2018-2019 ekonomik krizinin üçüncü aşaması, mart seçimlerinden sonra başlayacak. Bu aşamada artık seçimler geride bırakıldığından, bazı sermaye gruplarının elenmesi ile sonuçlanacak olan firma kurtarma operasyonuna girişilebilir.

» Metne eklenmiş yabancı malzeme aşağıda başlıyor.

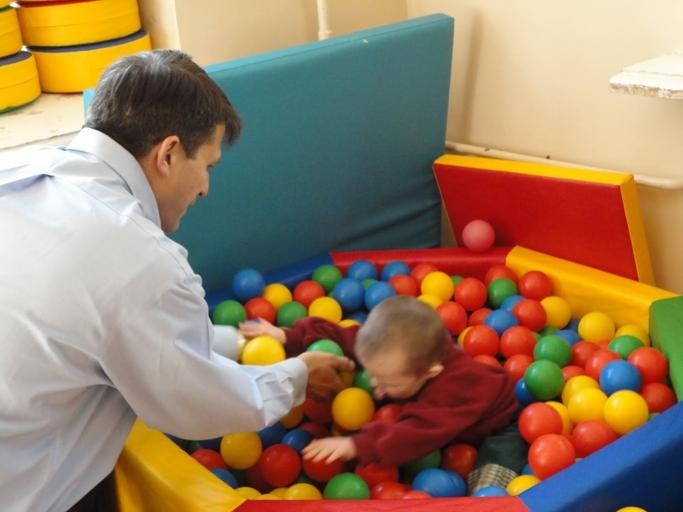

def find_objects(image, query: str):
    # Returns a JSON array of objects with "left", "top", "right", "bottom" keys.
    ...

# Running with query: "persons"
[
  {"left": 2, "top": 48, "right": 357, "bottom": 511},
  {"left": 238, "top": 295, "right": 529, "bottom": 496}
]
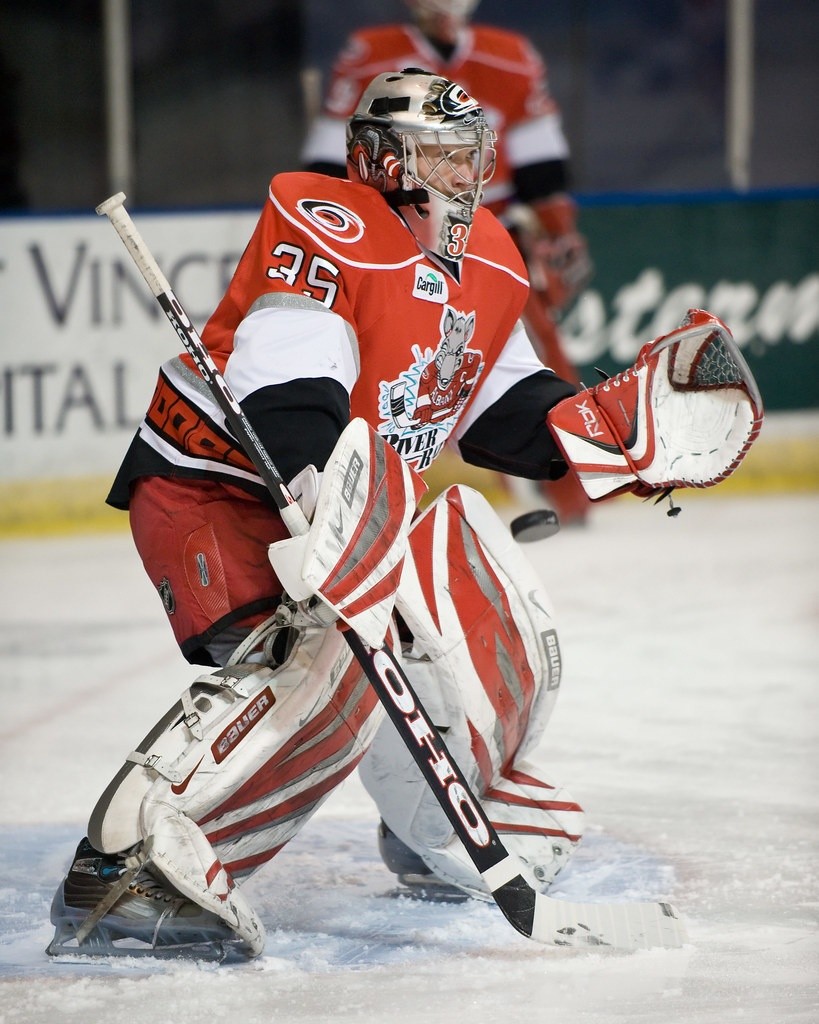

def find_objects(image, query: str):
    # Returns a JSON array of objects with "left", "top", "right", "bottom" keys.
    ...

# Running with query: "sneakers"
[
  {"left": 375, "top": 826, "right": 467, "bottom": 905},
  {"left": 46, "top": 836, "right": 251, "bottom": 968}
]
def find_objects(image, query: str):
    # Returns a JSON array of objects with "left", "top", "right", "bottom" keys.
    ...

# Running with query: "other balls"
[{"left": 510, "top": 509, "right": 561, "bottom": 544}]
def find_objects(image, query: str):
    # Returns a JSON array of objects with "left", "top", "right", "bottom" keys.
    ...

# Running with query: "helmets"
[{"left": 346, "top": 68, "right": 498, "bottom": 262}]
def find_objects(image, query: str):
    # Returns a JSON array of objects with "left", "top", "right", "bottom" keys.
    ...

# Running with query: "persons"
[
  {"left": 300, "top": 0, "right": 598, "bottom": 525},
  {"left": 44, "top": 65, "right": 766, "bottom": 968}
]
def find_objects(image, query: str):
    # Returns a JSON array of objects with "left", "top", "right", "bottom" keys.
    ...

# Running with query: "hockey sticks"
[{"left": 96, "top": 191, "right": 688, "bottom": 952}]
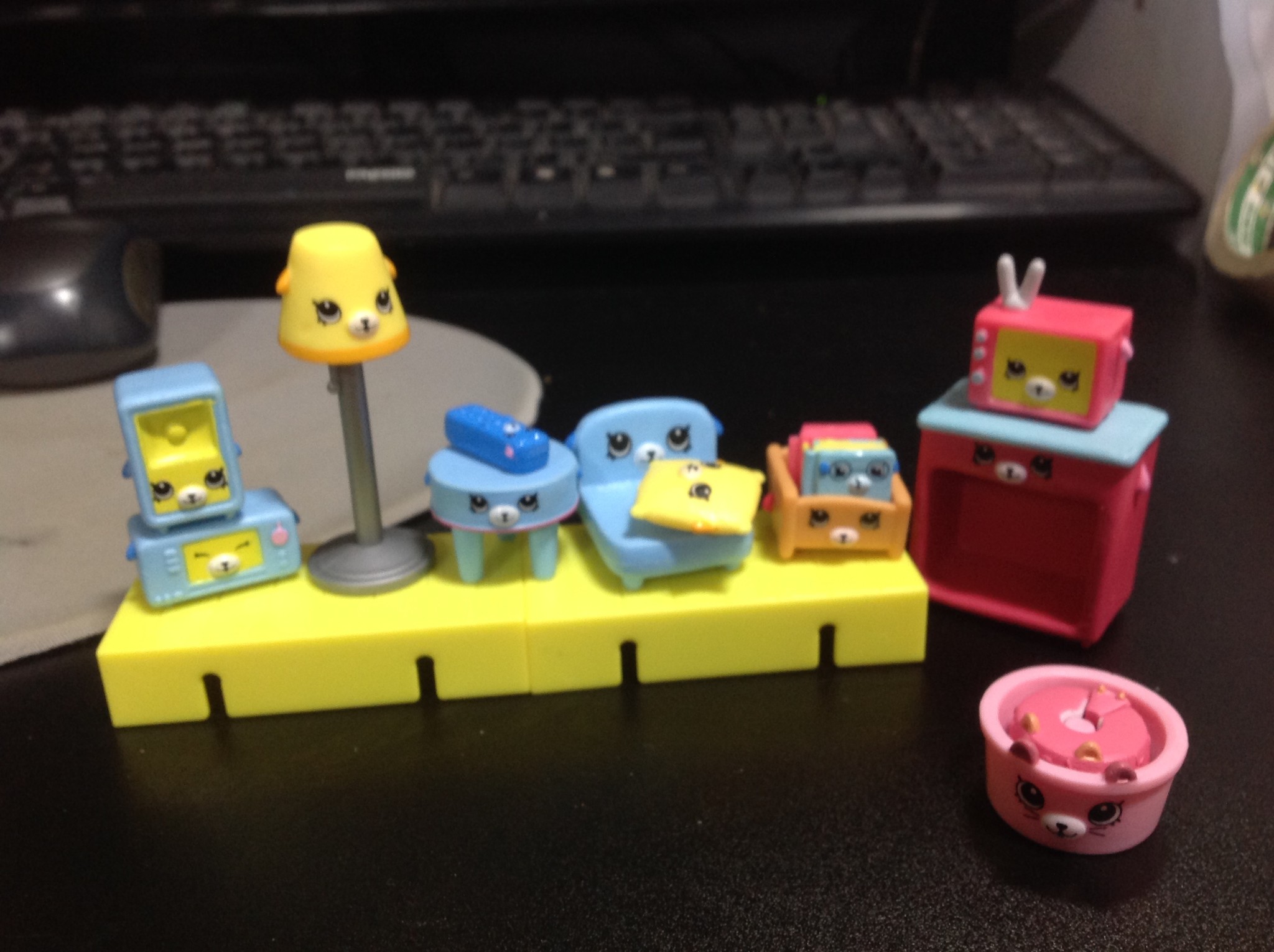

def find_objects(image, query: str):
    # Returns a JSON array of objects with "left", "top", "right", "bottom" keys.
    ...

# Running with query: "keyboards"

Ümit Akçay uakcay@gazeteduvar.com.tr

Geçen haftaki yazıda, 2018 yılında ekonomik krizin gelişimini bazı önemli dönüm noktalarıyla beraber ele almıştım. Bu yazıda, krizin gelişimini üç aşamada değerlendirebileceğimizi ileri süreceğim. Krizden çıkış için formüle edilen ‘dengelenme’ programının bir parçası halen eksik. Krizinin maliyetinin farklı sermaye kesimleri arasında nasıl bölüştürüleceği konusu, yerel seçimler sonrasında ertelendi. Bu konunun, yani krizin üçüncü aşamasının 2019 yılı içinde çözülememesi durumunda, 2020 yılında yeniden bir erken seçimin gündeme gelmesi sürpriz olmayacaktır.

İLK AŞAMA: DÖVİZ KRİZİ

Daha önceki yazılarda detaylı şekilde açıkladığım gibi, 2013’ten itibaren oluşan güncel kriz dinamikleri, 2018’in Mayıs ayındaki kur atakları ile olgunlaştıktan sonra aynı yılın ağustos ayında döviz krizine dönüştü. Döviz krizinin iki dolaysız sonucu oldu. Bunlardan ilki enflasyondaki patlama, ikincisi de şok faiz artışı. Enflasyondaki sert artış, üretim yapısının büyük ölçüde ithalata bağımlı olmasından kaynaklanıyor. Eylül ayında gelen şok faiz artışı ise, ülke ekonomisinin sermaye hareketlerine bağımlılığı nedeniyle gerçekleşti.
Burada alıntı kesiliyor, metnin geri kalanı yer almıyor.